══ Records provided

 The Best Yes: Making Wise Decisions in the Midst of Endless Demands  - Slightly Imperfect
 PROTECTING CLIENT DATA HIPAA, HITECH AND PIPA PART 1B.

════
══ Records provided

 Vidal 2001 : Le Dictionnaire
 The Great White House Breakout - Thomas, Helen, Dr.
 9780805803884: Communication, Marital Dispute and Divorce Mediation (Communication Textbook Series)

════

Given the data above, transcribe exactly the lines from the one containing "The Best Yes: Making" down to the one containing "PROTECTING CLIENT DATA", and no others.

Answer section
 The Best Yes: Making Wise Decisions in the Midst of Endless Demands  - Slightly Imperfect
 PROTECTING CLIENT DATA HIPAA, HITECH AND PIPA PART 1B.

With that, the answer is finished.